Records from one collection:
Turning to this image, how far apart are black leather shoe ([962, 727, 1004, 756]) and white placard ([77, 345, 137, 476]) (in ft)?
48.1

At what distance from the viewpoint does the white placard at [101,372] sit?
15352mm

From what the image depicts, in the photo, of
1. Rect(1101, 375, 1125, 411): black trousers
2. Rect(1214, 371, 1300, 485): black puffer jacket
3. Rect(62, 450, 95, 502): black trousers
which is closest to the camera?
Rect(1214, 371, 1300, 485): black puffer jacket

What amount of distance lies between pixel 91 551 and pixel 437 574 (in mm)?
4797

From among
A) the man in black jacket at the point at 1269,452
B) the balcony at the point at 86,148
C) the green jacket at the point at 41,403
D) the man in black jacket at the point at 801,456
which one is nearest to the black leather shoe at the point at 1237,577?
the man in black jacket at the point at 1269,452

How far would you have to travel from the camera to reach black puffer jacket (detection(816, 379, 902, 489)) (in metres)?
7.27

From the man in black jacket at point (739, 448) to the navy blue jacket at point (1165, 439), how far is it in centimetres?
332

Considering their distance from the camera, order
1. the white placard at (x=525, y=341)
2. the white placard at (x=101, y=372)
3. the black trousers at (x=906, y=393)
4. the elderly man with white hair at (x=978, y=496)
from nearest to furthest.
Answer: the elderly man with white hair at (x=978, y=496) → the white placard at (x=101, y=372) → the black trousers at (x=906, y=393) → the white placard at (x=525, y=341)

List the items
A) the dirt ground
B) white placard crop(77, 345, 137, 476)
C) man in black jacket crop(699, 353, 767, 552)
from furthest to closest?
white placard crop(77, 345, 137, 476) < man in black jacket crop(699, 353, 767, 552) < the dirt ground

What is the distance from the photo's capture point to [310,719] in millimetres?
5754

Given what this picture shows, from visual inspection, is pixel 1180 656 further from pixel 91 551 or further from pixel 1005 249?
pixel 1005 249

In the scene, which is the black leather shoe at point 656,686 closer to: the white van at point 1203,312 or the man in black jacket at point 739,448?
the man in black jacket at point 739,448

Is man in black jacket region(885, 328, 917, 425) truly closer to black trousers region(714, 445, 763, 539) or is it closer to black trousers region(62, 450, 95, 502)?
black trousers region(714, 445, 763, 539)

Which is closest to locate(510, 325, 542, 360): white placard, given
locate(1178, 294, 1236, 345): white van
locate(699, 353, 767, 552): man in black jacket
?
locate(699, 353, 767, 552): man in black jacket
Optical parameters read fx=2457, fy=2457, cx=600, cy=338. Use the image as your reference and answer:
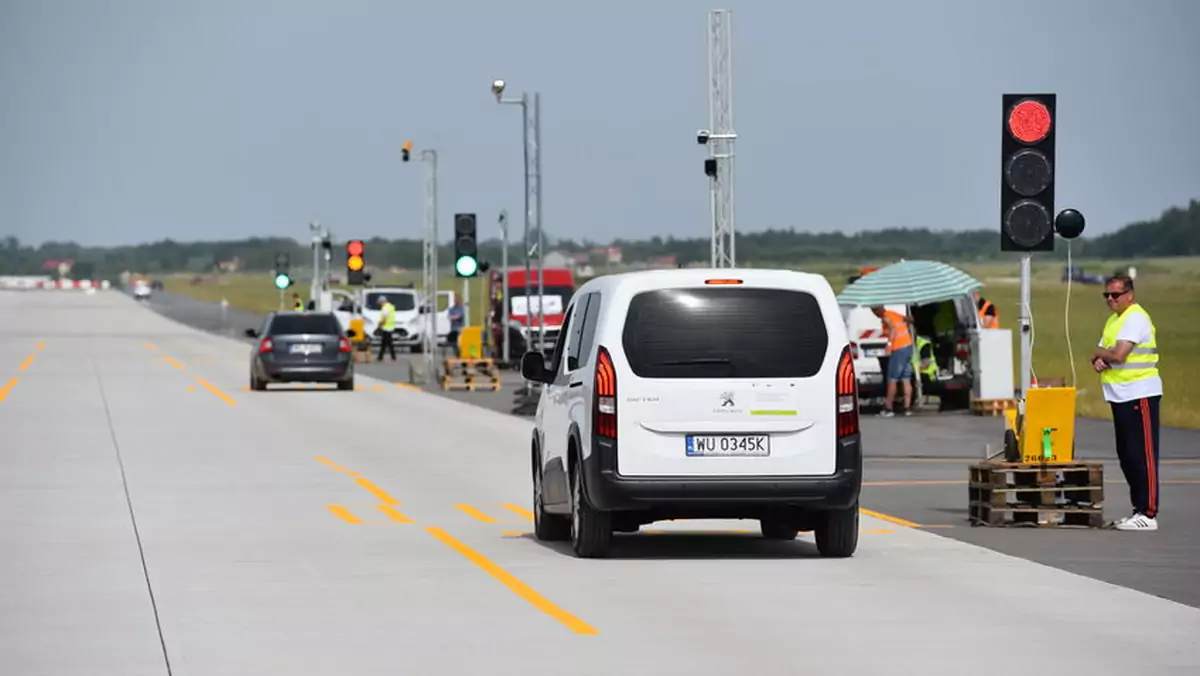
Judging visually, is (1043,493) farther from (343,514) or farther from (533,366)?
(343,514)

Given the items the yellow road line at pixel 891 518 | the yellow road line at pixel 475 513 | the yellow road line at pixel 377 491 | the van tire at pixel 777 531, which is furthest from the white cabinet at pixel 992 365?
the van tire at pixel 777 531

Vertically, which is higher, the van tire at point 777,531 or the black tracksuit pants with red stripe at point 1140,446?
the black tracksuit pants with red stripe at point 1140,446

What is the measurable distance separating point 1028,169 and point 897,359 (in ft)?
54.2

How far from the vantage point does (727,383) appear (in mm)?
14711

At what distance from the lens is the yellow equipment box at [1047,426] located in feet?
58.2

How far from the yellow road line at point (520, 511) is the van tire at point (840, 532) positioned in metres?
3.82

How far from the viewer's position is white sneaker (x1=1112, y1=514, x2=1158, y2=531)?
17.1 m

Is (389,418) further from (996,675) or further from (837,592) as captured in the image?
(996,675)

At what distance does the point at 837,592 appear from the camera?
13164 millimetres

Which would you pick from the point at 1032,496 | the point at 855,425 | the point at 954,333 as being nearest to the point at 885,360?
the point at 954,333

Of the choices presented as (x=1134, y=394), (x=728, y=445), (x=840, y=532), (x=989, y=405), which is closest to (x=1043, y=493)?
(x=1134, y=394)

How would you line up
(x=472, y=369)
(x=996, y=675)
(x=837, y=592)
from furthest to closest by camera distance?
1. (x=472, y=369)
2. (x=837, y=592)
3. (x=996, y=675)

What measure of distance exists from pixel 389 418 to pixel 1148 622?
932 inches

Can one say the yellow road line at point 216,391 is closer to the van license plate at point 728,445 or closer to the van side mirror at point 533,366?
the van side mirror at point 533,366
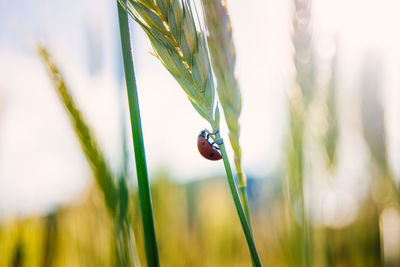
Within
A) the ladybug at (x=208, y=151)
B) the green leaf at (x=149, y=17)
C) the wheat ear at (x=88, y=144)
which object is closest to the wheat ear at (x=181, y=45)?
the green leaf at (x=149, y=17)

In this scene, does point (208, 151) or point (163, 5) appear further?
point (208, 151)

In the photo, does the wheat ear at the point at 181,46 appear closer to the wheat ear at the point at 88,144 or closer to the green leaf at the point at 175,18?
the green leaf at the point at 175,18

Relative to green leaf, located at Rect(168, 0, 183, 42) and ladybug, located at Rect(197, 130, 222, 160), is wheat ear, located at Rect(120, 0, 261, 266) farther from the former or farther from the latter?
ladybug, located at Rect(197, 130, 222, 160)

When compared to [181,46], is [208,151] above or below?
below

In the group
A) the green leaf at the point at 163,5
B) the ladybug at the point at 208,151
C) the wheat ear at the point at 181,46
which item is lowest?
the ladybug at the point at 208,151

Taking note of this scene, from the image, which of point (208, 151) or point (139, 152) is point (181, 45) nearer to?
point (139, 152)

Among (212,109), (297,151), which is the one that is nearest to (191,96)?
(212,109)

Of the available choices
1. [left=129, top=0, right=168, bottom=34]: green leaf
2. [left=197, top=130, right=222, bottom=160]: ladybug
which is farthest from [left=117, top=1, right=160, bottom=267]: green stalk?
[left=197, top=130, right=222, bottom=160]: ladybug

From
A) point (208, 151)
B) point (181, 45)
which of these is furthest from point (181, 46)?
point (208, 151)

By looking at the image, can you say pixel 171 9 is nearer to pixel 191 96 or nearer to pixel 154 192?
pixel 191 96

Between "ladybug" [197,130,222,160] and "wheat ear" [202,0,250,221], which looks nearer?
"wheat ear" [202,0,250,221]

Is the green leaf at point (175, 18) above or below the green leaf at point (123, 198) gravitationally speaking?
above

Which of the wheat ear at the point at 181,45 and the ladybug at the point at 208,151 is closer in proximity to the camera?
the wheat ear at the point at 181,45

**YOUR GOAL**: Please copy the lines of the records above, starting with the line that contains "From what the image depicts, in the photo, of" and going on through the line that contains "Answer: the elderly".

**EXERCISE SOLUTION**:
From what the image depicts, in the photo, of
1. Rect(1101, 375, 1125, 411): black trousers
2. Rect(1214, 371, 1300, 485): black puffer jacket
3. Rect(62, 450, 95, 502): black trousers
which is closest to the camera?
Rect(1214, 371, 1300, 485): black puffer jacket

What amount of distance lies between pixel 91 551 and pixel 437 574 (in mm)?
4797

From among
A) the man in black jacket at the point at 1269,452
B) the balcony at the point at 86,148
C) the green jacket at the point at 41,403
D) the man in black jacket at the point at 801,456
which one is nearest to the black leather shoe at the point at 1237,577?
the man in black jacket at the point at 1269,452

How far would you have to travel from the camera to reach black puffer jacket (detection(816, 379, 902, 489)) (in metres)?
7.27

From the man in black jacket at point (739, 448) to the navy blue jacket at point (1165, 439), how far is it in centimetres?
332

Considering their distance from the camera, order
1. the white placard at (x=525, y=341)
2. the white placard at (x=101, y=372)
3. the black trousers at (x=906, y=393)
4. the elderly man with white hair at (x=978, y=496)
from nearest to furthest.
Answer: the elderly man with white hair at (x=978, y=496) → the white placard at (x=101, y=372) → the black trousers at (x=906, y=393) → the white placard at (x=525, y=341)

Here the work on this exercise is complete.